5.- I motivi, evidentemente connessi in quanto tutti afferenti alla violazione e falsa applicazione dell’art. 2712 c.c., possono essere esaminati insieme.
5.1- Si tratta di censure infondate poichè la norma di cui si invoca la violazione, ovvero l’art. 2712 c.c., attiene al valore probatorio della copia di un documento di cui controparte non disconosca la conformità all’originale, ma non ha nulla a che vedere con le ragioni della decisone che si fonda sull’inosservanza dell’art. 66 r.d. n. 66 /33, e, quindi, sul fatto che « la produzione in giudizio dei titoli cambiari originali costituisce requisito indefettibile per l’esercizio sia dell’azione cartolare, siccome la posizione di legittimo portatore del titolo coincide con la titolarità del diritto di credito azionato, sia dell’azione causale, ove sia eccepita, come nel caso di specie, la mancata produzione degli originali, attenendo la produzione dei medesimi ai requisiti per l’esame del merito della domanda» (Cass.22531/2011); e che conferma, quindi, (a) in primo luogo, la carenza di legittimazione del preteso creditore non sanata stante l’inammissibilità della tardiva produzione in appello dei titoli cambiari originari; (b) in secondo luogo che, l’azione esercitata in giudizio con il ricorso monitorio doveva ritenersi -come già affermato dal Tribunale – quella «causale» (e non quella cartolare) , rispetto alla quale la produzione dell’originale dei titoli è imposta al fine di porre al riparo il debitore dal pericolo che il titolo possa essere ulteriormente usato nei suoi confronti con l’azione cambiaria.

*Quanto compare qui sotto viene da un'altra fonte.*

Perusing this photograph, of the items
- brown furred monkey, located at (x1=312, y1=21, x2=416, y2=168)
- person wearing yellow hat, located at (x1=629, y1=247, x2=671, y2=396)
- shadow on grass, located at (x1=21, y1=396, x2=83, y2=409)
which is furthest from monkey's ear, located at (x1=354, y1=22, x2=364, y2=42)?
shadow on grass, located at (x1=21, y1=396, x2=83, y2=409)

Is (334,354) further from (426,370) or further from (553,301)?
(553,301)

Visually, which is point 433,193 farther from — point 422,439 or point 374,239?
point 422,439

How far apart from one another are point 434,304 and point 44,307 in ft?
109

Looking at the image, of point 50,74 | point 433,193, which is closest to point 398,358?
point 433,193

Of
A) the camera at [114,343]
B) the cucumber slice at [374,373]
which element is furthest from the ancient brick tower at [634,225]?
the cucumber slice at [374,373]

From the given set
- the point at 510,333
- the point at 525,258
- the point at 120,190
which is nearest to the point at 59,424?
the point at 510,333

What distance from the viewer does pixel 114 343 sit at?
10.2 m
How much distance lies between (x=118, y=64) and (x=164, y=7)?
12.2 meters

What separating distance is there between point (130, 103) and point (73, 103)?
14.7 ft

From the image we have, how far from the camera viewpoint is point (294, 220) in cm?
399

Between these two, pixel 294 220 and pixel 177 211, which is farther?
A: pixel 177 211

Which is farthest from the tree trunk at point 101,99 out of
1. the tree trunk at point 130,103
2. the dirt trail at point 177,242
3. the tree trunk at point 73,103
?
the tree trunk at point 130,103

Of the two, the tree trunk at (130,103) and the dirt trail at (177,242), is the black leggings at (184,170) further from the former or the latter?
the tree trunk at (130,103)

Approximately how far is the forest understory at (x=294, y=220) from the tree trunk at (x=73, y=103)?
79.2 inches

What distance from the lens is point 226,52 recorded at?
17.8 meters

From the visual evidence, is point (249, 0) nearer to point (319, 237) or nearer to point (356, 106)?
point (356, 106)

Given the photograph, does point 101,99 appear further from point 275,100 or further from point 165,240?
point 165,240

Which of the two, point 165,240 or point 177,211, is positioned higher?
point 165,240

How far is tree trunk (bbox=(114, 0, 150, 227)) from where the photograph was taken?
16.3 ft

Sicchè invocare – come fanno i ricorrenti – il fatto del mancato disconoscimento delle copie prodotte agli effetti di denunciare la violazione dell’art. 2712 c.c. e dell’art. 115 c. p.c. è doglianza incon ferente, come, de resto, chiarito dalla stessa Corte D’appello nel passaggio argomentativo censurato con il secondo mezzo; così come lo è anche la doglianza di cui al terzo mezzo – ove si denuncia la ultrapetizione ovvero la violazione del divieto di pronunciare d’ufficio su eccezioni in senso stretto quale sarebbe quella della non conformità delle copie delle cambiali prodotte agli originali – non essendo affatto questa la ragione per cui il giudice di merito ha
escluso la rilevanza delle copie dei titoli, bensì quella che detti titoli andavano per legge prodotti in originale costituendo una condizione per l’esame del merito; e come è anche la doglianza di cui al quarto mezzo, ove la violazione del 2712 c.c. è invocata in relazione all’art. 345 c.p.c. senza in alcuna spiegazione sul nesso che giustifica la censura e senza alcuna pertinenza rispetto alla ragione della decisione sull’inammissibilità della produzione in appello degli originali delle cambiali; ragione che, oltretutto, non denuncia affatto una contraddittorietà del ragionamento decisorio (il quale sussiste nel caso di contrasto di argomenti confluenti nella stessa ratio decidendi) essendo fondata su specifiche ragioni processuali (tardività della produzione).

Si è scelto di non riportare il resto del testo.